## REQUIRED ACTION
Print out the data below in full and exactly, skipping the pictures.

Image-text web data:
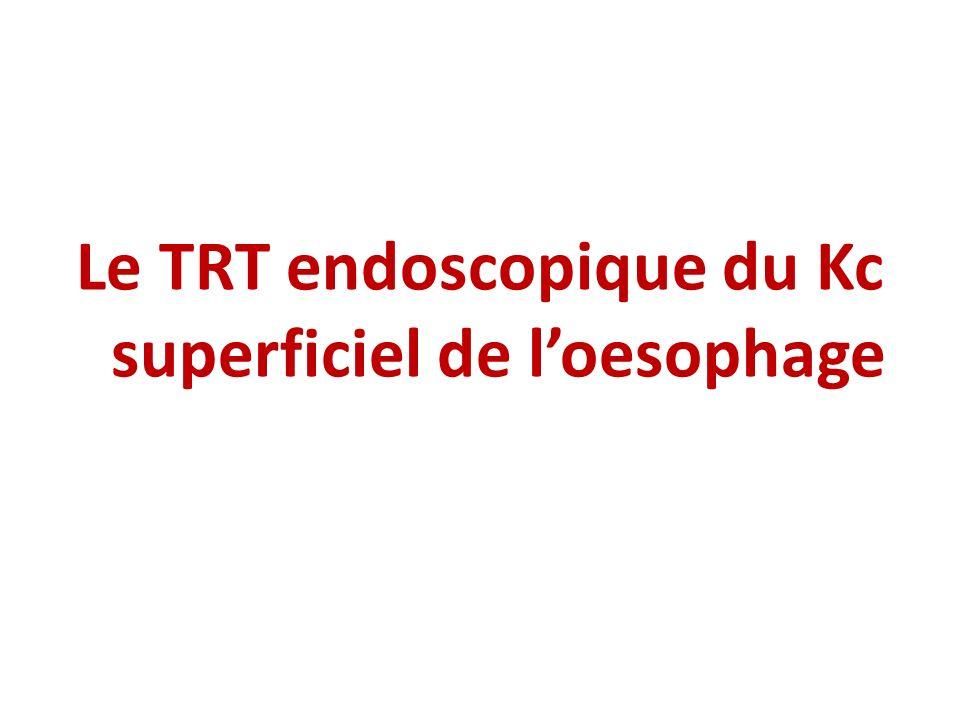 Le TRT endoscopique du Kc superficiel de loesophage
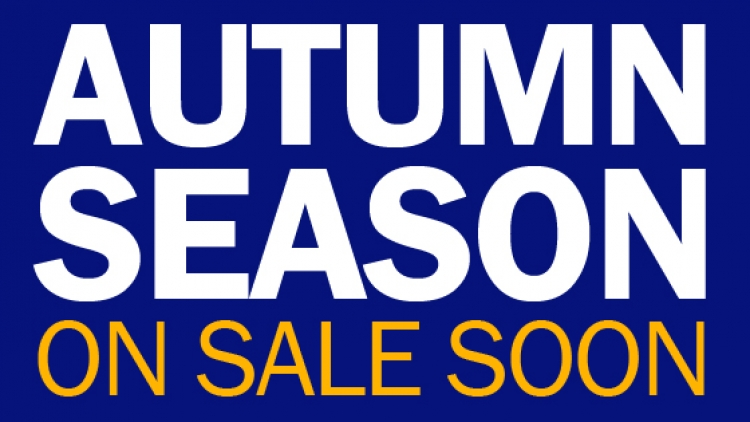 Autumn Season on sale soon: Sign up to our mailing list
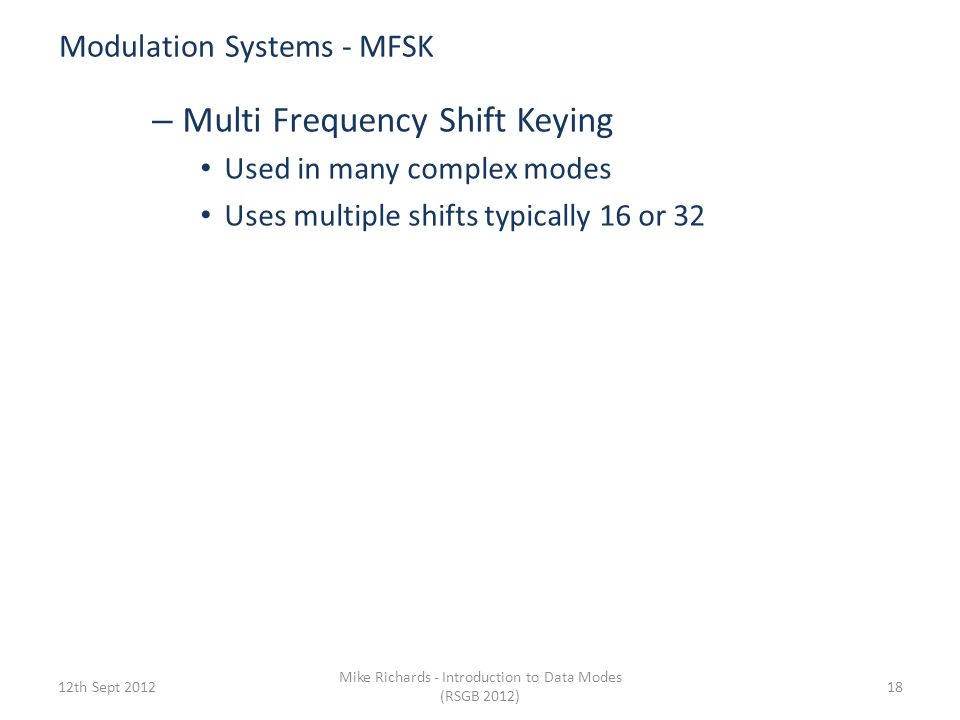 Simple Modulation Systems - FSK 6th Sept 2012 Mike Richards - Introduction to Data Modes (RSGB 2012) 17 Frequency Shift Keying (FSK) +170Hz Carrier Fr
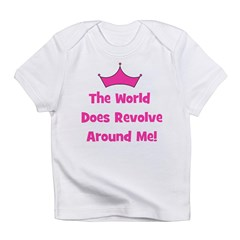 The World Does Revolve Around Infant T-Shirt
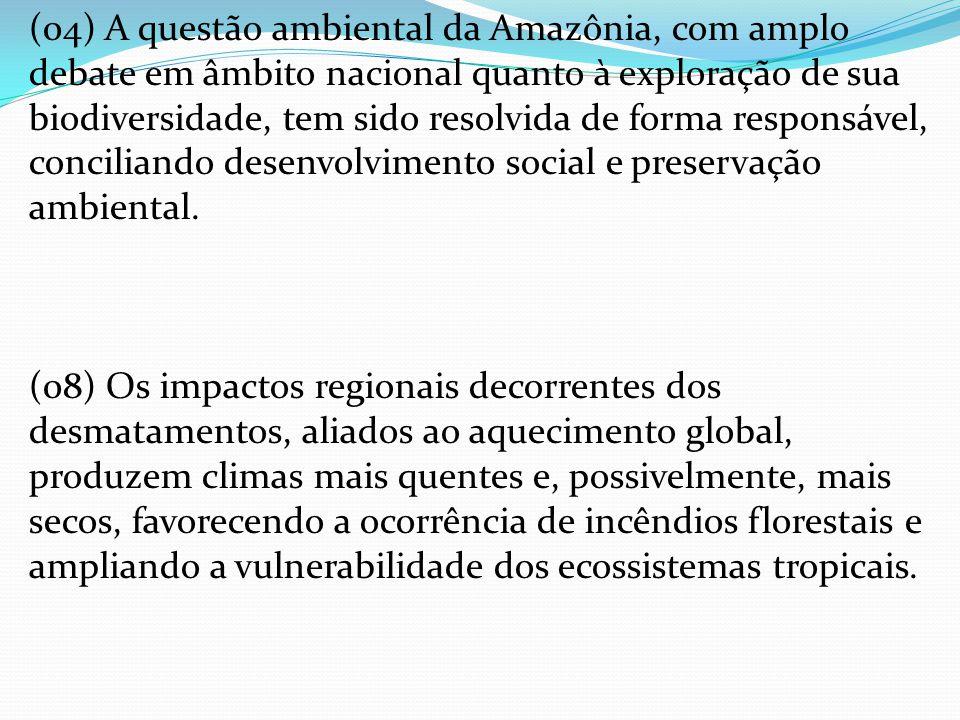 (04) A questão ambiental da Amazônia, com amplo debate em âmbito nacional quanto à exploração de sua biodiversidade, tem sido resolvida de forma respo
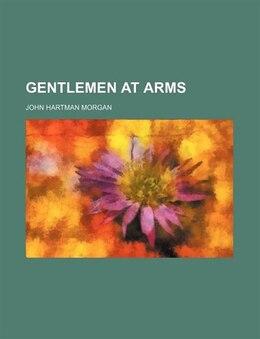 Book Gentlemen at Arms by John Hartman Morgan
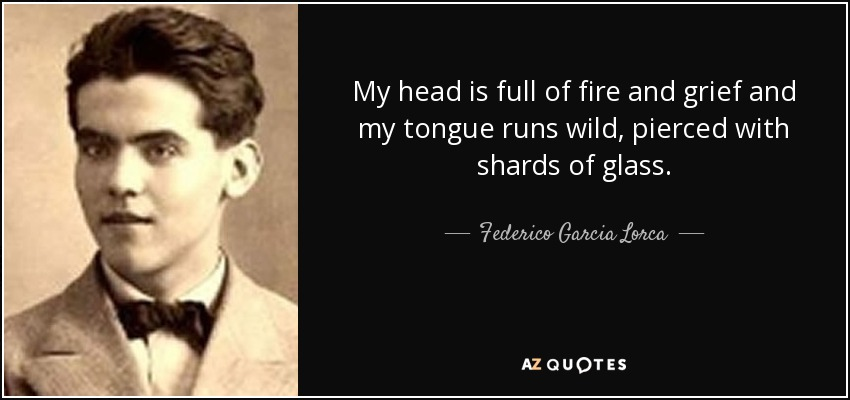 My head is full of fire and grief and my tongue runs wild, pierced with shards of glass. - Federico Garcia Lorca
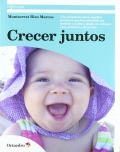 Crecer juntos. Una propuesta para aquellas personas que han decidido ser madres y padres, desde un enfoque real, pr�ctico y divertido.
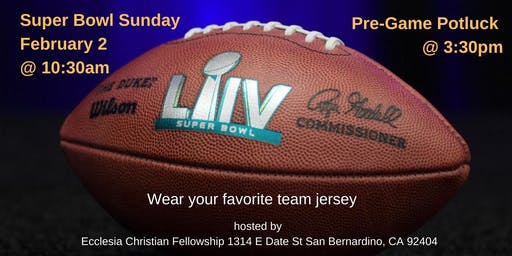 2020 Super Bowl Sunday hosted by ECF Men's Ministry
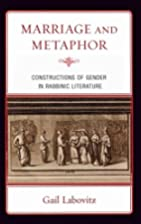 Marriage and metaphor : constructions of…
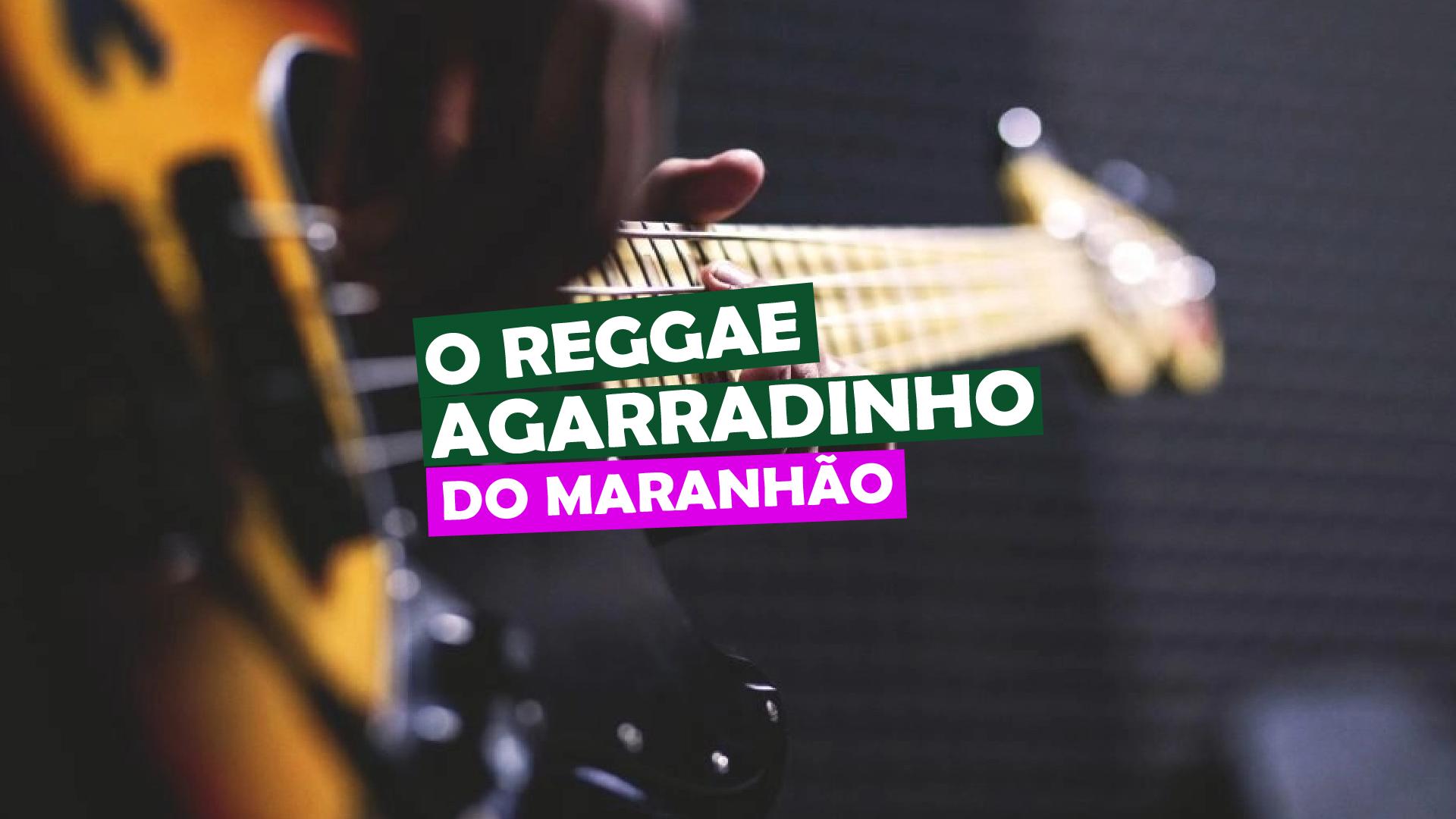 You are currently viewing O Reggae agarradinho do Maranhão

## SOLUTION BELOW
 Le TRT endoscopique du Kc superficiel de loesophage
 Autumn Season on sale soon: Sign up to our mailing list
 Simple Modulation Systems - FSK 6th Sept 2012 Mike Richards - Introduction to Data Modes (RSGB 2012) 17 Frequency Shift Keying (FSK) +170Hz Carrier Fr
 The World Does Revolve Around Infant T-Shirt
 (04) A questão ambiental da Amazônia, com amplo debate em âmbito nacional quanto à exploração de sua biodiversidade, tem sido resolvida de forma respo
 Book Gentlemen at Arms by John Hartman Morgan
 My head is full of fire and grief and my tongue runs wild, pierced with shards of glass. - Federico Garcia Lorca
 Crecer juntos. Una propuesta para aquellas personas que han decidido ser madres y padres, desde un enfoque real, pr�ctico y divertido.
 2020 Super Bowl Sunday hosted by ECF Men's Ministry
 Marriage and metaphor : constructions of…
 You are currently viewing O Reggae agarradinho do Maranhão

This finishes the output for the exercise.